Eine Erbschaft ist als Einkommen bei der Bemessung der Grundsicherung für Arbeitssuchende nach dem Sozialgesetzbuch II anzurechnen, wenn die Erbschaft nach Antragstellung anfällt.
Diese Entscheidung traf das Bundessozialgericht (BSZ) in einem entsprechenden Fall. Die Erbschaft wird daher voll mit dem Arbeitslosengeld II, das sog. Hartz IV, verrechnet. Grund genug, durch ein notarielles Testament rechtzeitig Vorsorge zu treffen, wenn die eigenen Erben bereits Bezieher von derartigen Sozialleistungen sind. Eine besondere Gestaltung und juristische Beratung bei der Testamentserrichtung ist angezeigt, wenn die Erben aufgrund von Alter, Krankheit, Behinderung oder – wie in dem der Entscheidung des BSG zugrundeliegenden Fall – Arbeitslosigkeit auf Sozialleistungen angewiesen sind. „Zwar können auch diese Personen ohne Weiteres Erben werden“, sagt Daniel Wassmann, Geschäftsführer der Notarkammer Pfalz, „doch kommt dann der Nachlass nicht ihnen, sondern letztlich der Staatskasse zugute.“ Denn im Sozialrecht gilt der sog. Nachranggrundsatz. Dieser bedeutet, dass Sozialleistungen nur dann gewährt werden, wenn der Anspruchsteller seinen Lebensunterhalt nicht aus eigener Kraft, also durch eigenes Vermögen oder Einkommen, bestreiten kann.
Eigenes Einkommen ist dabei grundsätzlich in vollem Umfang auf die beantragten Sozialleistungen anzurechnen. Beim Vermögen wird hingegen zwischen sog. Schonvermögen, wie z.B. einer angemessenen, selbstgenutzten Immobilie oder Vermögen zum Aufbau einer angemessenen Alterssicherung, und dem sonstigen, anrechnungspflichtigen Vermögen unterschieden. „Die durch das BSG vorgenommene Einordnung einer Erbschaft als Einkommen führt also dazu, dass die Verschonungsvorschriften für bestimmte Vermögensarten keine Anwendung finden und die Erbschaft komplett auf die Sozialleistungen anzurechnen ist“, gibt Wassmann zu bedenken. Eine Enterbung des Beziehers von Sozialleistungen ist hierbei auch keine geeignete Lösung. Denn diesem stehen, wenn es sich um ein Kind des Erblassers handelt, Pflichtteilsansprüche zu, die der Sozialleistungsträger auf sich überleiten und damit geltend machen kann. Zwar ist es auch möglich, einen notariellen Pflichtteilsverzichtsvertrag zu schließen. Doch ist noch nicht sicher abzusehen, ob ein solcher Vertrag in allen Fällen vor Gericht Bestand hätte oder als sittenwidrig verworfen würde. Hinzu tritt, dass häufig die vollständige Enterbung und der Pflichtteilsverzicht des hilfebedürftigen Kindes weder dem Willen des Erblassers noch dem Wunsch des Kindes entsprechen dürften.
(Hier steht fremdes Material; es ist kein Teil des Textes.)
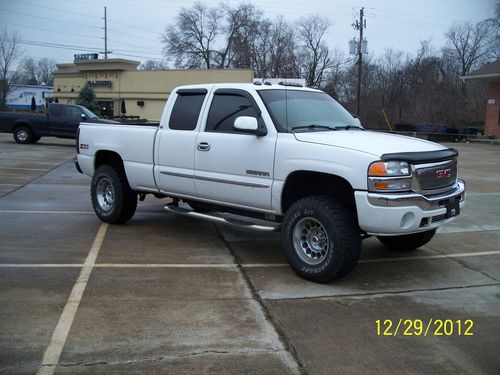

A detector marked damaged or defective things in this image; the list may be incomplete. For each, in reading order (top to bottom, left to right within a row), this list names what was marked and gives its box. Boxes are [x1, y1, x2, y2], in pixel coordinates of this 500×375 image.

concrete pavement crack [213, 225, 306, 374]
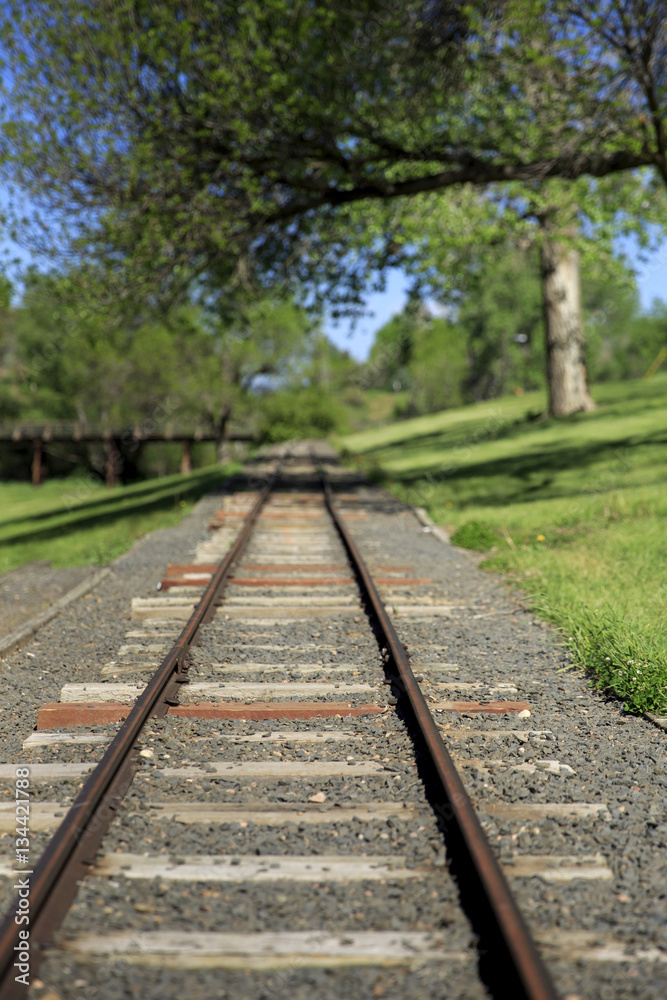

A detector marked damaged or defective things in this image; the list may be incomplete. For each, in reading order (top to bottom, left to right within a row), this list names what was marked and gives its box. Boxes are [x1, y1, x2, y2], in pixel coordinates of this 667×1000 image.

Hinweis: „Es gibt verschiedene Wege, die Ziele des Erblassers mit der sozialrechtlichen Problematik in Einklang zu bringen. Die in diesem Zusammenhang häufig erwähnte Anordnung einer Vor- und Nacherbschaft mit gleichzeitiger Testamentsvollstreckung ist nur eine dieser Möglichkeiten“, erläutert Wassmann. „Der mit der Testamentsgestaltung beauftragte Notar muss daher stets den konkreten Einzelfall mit allen seinen Facetten betrachten und im Gespräch mit den Beteiligten eine maßgeschneiderte Lösung erarbeiten“ (BSG, B 14 AS 101/11 R).